I think you are on the right track now, if you really want to bring down code size you have to check your every move and it's costs.
Strings are very expensive both as ansistrings (possible for e.g. arm, mips targets), there you will in most cases need to add heapmgr (Hint! Hint!) to make them properly work and the code for handling them is quite complex (--> big)
and also as shortstrings (avr) where they consume 256 bytes of precious ram on your stack for every function call that uses strings.

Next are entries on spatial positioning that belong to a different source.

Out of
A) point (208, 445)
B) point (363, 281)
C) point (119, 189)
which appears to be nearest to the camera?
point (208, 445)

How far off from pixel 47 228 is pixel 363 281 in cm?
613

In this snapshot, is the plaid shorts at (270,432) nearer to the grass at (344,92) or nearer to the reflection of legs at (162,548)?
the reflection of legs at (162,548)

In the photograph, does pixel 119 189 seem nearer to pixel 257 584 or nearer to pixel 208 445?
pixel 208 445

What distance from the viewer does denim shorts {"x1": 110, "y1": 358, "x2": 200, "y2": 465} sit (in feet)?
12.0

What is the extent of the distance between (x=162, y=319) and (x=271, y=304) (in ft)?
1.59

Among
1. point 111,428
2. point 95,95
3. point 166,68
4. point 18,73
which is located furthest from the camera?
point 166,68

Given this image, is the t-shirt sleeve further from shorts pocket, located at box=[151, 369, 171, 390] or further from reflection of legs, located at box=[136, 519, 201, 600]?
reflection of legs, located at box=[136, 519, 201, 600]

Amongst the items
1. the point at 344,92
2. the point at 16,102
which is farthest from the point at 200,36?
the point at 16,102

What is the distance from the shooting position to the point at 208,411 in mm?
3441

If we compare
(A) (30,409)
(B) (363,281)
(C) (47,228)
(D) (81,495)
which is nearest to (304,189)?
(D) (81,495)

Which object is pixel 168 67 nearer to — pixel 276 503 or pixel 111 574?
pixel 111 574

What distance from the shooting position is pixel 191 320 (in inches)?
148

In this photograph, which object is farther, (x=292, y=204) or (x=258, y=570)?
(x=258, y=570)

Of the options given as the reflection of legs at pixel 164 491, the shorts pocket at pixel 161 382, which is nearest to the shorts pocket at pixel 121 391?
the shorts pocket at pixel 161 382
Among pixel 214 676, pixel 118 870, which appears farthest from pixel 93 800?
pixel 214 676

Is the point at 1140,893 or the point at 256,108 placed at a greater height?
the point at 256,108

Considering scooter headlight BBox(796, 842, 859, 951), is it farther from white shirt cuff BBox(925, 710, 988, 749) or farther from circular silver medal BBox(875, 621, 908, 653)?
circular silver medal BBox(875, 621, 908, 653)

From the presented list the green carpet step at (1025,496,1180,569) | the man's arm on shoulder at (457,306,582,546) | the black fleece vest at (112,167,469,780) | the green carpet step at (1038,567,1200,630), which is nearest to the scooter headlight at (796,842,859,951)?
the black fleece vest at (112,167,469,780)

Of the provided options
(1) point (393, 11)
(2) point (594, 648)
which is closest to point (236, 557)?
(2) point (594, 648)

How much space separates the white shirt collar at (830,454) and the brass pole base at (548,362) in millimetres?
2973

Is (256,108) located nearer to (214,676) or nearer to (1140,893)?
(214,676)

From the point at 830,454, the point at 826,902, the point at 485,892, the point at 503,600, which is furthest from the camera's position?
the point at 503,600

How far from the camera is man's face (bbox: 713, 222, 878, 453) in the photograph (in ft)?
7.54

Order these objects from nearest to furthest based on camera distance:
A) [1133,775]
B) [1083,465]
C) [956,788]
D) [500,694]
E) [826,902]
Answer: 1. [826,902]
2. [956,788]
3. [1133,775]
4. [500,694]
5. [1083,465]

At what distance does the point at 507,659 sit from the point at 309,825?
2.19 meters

Take a look at a function that concats two strings and returns the result, and while doing that say goodbye to 768 bytes of precious stack....
Also, for example using classes also increases code size, they need heapmgr and precious RAM is also used by VMT's when virtual methods are used.
The list goes on, when you want to keep codesize down you need to always check the generated assembler code and prepare for surprises
The question I always ask myself is WHY people today choose severely cpu and memory limited chips for freepascal...
I can understand it from the educational aspect, you learn a lot when trying to squeeze complex code into 32kb of Flash, but how many of the people using such a small system actually want to go through this learning curve?
There are quite capable and cheap boards out there in the sub-10$ range that offer 64-128kb of flash (look for STM32F103C8T6 or maple mini) and come with a stlinkv2 compatible debugger, there are even more capable boards with STM32F4 Chips (search for STM32F411CEU6) with 128kb RAM and 512kb Flash or ATSAMD21 Boards like Arduino-Zero or clones.
Thoses Chipsets eat through most of the limitations that come with todays freepascal, they have enough flash for some not so optimized code and they have enough CPU power to easily execute the complex string methods in freepascal.
Please do not misunderstand me, I like the smell of freshly generated assembler output of fpc, but I ask myself does everybody want to start that hard?
One could argue that AVR chips and older Arm Chips are easier to understand because of less complexity, but is this really true?
Me, I do not think so, you can also start simple with newer arm or mips chips, but there's a lot more (like DMA, advanced timers) that comes in handy once you have mastered the basics and start with the more challenging stuff.
But until that point you have already had a lot of fun with blinking LED's, OLED-Displays or whatever without hitting the out of RAM/Flash-Memory wall even once.
Michael